The Internal Revenue Service earlier this year published confidential information about taxpayers on its website before finding the error and removing the data, the agency said Friday.
Form 990-T is used to disclose untaxable income, including by retirees with certain categories of business income. It is typically filed by about 120,000 people.
The inadvertent disclosures included names, contact information and financial information about income within those IRAs but did not include Social Security numbers, full individual income information or other data that could affect a taxpayer’s credit, according to a letter that the Treasury Department sent to key members of Congress on Friday that the Wall Street Journal reported.
“The IRS recently discovered that some machine-readable (XML) Form 990-T data made available for bulk download section on the Tax Exempt Organization Search (TEOS) should not have been made public,” the IRS said in a statement Friday.

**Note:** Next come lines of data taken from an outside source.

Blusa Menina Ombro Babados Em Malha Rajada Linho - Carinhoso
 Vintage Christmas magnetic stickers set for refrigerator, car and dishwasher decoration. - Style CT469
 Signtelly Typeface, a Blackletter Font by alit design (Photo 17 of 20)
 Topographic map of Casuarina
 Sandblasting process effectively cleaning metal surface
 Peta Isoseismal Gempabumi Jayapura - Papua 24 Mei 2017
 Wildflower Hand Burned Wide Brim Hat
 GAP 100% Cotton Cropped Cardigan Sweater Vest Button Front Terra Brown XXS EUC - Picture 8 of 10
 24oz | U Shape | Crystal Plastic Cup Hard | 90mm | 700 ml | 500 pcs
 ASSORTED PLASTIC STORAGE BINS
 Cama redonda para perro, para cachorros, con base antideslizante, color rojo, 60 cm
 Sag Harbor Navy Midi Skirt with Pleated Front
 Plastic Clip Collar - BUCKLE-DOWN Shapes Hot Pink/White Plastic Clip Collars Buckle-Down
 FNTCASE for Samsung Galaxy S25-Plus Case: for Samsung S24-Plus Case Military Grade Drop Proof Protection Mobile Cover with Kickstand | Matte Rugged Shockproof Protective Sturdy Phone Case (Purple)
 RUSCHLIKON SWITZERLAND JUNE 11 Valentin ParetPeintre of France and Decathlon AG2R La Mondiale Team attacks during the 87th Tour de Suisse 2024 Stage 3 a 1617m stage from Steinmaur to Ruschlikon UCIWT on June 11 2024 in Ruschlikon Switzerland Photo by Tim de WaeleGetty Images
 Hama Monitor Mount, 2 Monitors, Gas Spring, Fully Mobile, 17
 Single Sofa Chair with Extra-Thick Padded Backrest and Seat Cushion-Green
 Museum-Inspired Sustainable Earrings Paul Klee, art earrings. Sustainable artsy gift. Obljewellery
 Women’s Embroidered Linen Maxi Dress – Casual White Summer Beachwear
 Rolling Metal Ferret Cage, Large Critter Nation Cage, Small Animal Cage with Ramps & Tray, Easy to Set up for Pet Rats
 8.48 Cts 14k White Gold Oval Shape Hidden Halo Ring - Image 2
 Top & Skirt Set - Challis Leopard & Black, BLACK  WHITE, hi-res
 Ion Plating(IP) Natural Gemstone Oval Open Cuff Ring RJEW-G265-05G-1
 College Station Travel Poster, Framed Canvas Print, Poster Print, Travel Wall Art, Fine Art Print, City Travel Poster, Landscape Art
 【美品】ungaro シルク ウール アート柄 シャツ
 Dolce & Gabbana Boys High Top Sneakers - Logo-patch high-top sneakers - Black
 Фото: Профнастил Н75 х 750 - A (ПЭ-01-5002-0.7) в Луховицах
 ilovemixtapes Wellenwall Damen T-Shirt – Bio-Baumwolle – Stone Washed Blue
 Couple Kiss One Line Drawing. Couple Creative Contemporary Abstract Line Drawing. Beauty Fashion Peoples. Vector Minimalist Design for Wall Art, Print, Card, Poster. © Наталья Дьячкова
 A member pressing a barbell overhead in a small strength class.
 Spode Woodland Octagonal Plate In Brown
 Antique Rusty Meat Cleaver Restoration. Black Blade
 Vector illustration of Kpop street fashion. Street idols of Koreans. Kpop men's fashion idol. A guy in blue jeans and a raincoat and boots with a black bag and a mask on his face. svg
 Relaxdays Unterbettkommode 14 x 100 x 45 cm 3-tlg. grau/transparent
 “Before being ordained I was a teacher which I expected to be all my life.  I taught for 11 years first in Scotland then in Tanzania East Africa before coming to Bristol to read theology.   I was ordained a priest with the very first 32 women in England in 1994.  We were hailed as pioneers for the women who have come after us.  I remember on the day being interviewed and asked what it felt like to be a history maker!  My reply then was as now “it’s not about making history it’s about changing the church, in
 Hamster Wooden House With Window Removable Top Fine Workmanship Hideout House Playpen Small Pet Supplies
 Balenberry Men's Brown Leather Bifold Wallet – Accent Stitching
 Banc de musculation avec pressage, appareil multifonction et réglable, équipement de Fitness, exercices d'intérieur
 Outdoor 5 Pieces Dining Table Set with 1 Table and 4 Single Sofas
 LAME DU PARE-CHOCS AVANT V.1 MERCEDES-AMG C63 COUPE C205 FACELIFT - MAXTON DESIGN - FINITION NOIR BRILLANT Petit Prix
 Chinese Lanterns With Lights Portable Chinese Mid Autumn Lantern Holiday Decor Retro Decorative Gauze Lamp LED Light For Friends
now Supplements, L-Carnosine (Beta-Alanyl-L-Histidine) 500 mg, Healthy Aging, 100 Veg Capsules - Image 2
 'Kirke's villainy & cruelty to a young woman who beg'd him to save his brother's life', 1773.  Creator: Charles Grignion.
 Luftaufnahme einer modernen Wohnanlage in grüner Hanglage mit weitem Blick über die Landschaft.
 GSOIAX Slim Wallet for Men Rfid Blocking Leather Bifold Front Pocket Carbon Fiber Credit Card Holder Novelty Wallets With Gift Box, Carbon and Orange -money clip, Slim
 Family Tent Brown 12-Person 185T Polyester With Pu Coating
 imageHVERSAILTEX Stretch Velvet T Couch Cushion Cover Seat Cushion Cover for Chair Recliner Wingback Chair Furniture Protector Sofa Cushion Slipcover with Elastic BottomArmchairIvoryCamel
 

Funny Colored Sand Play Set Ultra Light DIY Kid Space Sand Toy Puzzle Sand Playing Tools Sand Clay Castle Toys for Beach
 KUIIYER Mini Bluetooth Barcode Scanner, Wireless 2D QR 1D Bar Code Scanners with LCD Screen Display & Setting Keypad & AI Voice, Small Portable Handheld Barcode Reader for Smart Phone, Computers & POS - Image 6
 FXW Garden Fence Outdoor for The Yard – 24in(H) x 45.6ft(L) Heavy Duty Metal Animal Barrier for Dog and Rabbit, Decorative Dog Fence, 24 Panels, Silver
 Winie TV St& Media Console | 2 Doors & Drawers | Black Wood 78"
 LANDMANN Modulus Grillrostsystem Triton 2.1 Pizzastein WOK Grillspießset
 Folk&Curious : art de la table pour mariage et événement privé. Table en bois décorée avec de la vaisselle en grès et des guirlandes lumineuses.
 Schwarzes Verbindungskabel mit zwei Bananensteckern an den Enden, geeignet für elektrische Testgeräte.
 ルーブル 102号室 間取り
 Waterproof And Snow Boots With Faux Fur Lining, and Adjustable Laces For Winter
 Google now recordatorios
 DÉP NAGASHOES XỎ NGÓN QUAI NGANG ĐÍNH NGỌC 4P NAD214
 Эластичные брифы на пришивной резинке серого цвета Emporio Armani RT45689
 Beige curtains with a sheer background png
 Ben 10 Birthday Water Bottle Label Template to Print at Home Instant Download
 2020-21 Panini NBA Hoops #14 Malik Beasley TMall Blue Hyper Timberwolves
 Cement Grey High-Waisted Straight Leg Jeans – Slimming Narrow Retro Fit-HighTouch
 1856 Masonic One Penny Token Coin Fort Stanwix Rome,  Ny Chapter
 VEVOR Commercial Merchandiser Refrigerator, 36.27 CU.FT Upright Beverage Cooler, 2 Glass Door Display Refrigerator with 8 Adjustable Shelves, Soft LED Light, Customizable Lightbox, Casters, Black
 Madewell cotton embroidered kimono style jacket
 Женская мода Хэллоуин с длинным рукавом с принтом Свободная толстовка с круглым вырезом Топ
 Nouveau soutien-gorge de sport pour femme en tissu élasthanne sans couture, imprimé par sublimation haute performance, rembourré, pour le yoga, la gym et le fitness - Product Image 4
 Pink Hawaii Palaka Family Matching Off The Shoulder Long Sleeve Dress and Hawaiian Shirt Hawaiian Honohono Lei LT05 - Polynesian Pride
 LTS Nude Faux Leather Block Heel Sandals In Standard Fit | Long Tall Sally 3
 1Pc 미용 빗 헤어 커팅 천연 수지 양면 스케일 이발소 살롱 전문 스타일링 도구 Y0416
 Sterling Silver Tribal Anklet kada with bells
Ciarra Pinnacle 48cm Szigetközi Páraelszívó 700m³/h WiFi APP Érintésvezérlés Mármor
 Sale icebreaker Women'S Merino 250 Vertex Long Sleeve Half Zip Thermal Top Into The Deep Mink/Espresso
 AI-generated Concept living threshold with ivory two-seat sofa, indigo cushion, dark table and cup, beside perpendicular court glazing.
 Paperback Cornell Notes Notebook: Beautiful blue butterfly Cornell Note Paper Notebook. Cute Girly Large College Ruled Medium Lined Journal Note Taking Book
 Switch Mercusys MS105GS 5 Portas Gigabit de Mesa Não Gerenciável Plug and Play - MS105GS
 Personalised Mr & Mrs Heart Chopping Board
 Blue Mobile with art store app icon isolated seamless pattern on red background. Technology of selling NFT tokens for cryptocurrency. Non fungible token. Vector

“The IRS took immediate steps to address this issue. The files have been removed from IRS.gov and will be replaced with updated files in the near future. In addition, the IRS also will be working with groups that routinely use the files to remove the erroneous files and replace them with the correct versions as they become available. The IRS will contact all impacted filers in the coming weeks,” the tax agency added.
All taxpayer data and information is supposed to be confidential but charities with unrelated business income are also required to file Form 990-T and such tax filings are supposed to be made public.
The IRS and Treasury Department blamed the disclosure on a human coding error that happened last year when Form 990-T began to be electronically filed, the Journal reported.
The confidential taxpayer data was erroneously included with the public data and all of it became available for searching and downloading on the agency’s website in the past few weeks.
The Journal reported that an IRS research employee discovered the data sharing error in recent weeks which triggered an internal inquiry and then led to the removal of the data.
The IRS has notified key members of Congress regarding the incident, including the chairman and ranking members of the House Committee on Homeland Security and the Senate Judiciary Committee.
In its letter to lawmakers disclosing the data exposure, IRS said: “The Treasury Department has instructed the IRS to conduct a prompt review of its practices to ensure necessary protections are in place to prevent unauthorized data disclosures.”
It added: “In accordance with FISMA guidance, additional details will be forthcoming within 30 days, including summaries of our detection, response and remediation activities.”
Editor’s note: This story was updated to include additional details about the notification letters sent to Congress.